On Tuesday, I’ll be the guest speaker at the Dayton SharePoint User Group (www.dayspug.org). I’ll be speaking on Business Process Management/Automation using SharePoint and Workflow.
As I consider this topic, I thought I might share some guidance on the process of automating your organization’s business processes, regardless of whether you use SharePoint or any other automation technology. Anyone who has endured the fun of auditing, documenting, and ultimately automating the way in which their company does things will tell you that the planning side of it is just as significant, if not more so, than the technical implementation.
Here are some tips that could help you and your team have a smoother and less frustrating experience:
- Talk about your process first, not the process technology – Many times, a company begins to consider automating their processes because they’ve recently acquired a new tool that can help them do it. A kickoff meeting is scheduled to begin the process, and what tends to happen is that the conversation centers around the capabilities, or lack of capabilities, of the new tool. Instead, what’s really needed first is a conversation about the specific details of the process itself, regardless of what tool or technology will be used to automate it. It may be true that later you’ll discover that the specific feature set of the tool limits your ability to automate certain parts of your process, but at least you’ll have a clearer understanding of where you need to make those compromises.
- Be on the same page – literally – It’s important to document your process before you begin designing an automation strategy. Visual flowchart diagrams are best, especially since they allow the viewer to focus on the big picture rather than the wordy details. But what’s also important about this document is that it can become the Bible from which all future discussions on the topic can start. Someone who believes there should be a change in the organization’s process should express their view by discussing how the official flowchart should be changed. Discussing the issue separate from the flowchart results in vague conversations and wasted time.

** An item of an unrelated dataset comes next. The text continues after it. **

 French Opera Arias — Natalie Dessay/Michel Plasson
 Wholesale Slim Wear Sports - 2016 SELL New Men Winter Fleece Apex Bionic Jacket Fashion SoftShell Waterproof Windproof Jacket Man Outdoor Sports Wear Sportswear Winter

- No frills for the 1st iteration – Business process automation should use an iterative approach. Even the most complex process, with dozens or hundreds of steps, can probably be abstracted at a high level into a flowchart of just a few steps. For instance, the process of getting approval to publish a new company document might involve many steps that include multiple people, revision strategies, and document management. But, at a basic level, it may just involve 1) storing the new document in a specific location, 2) emailing a single approver, and 3) publishing the document to its final location. A lot of value can be gained from making the Beta version of your new Approval process be an automation of simply these three tasks. Not only does it allow people to get a feel for things like the having approval emails arrive in their inbox, or using some 1-click publishing tool, but as the design grows in complexity, it helps users see early on where there may be functionality gaps that need to be addressed.
By using an iterative and well-documented design strategy, a team tasked with automating a process in their organization should be able to do so with far less frustration, producing a final product that contains a level of detail that the team can have confidence in.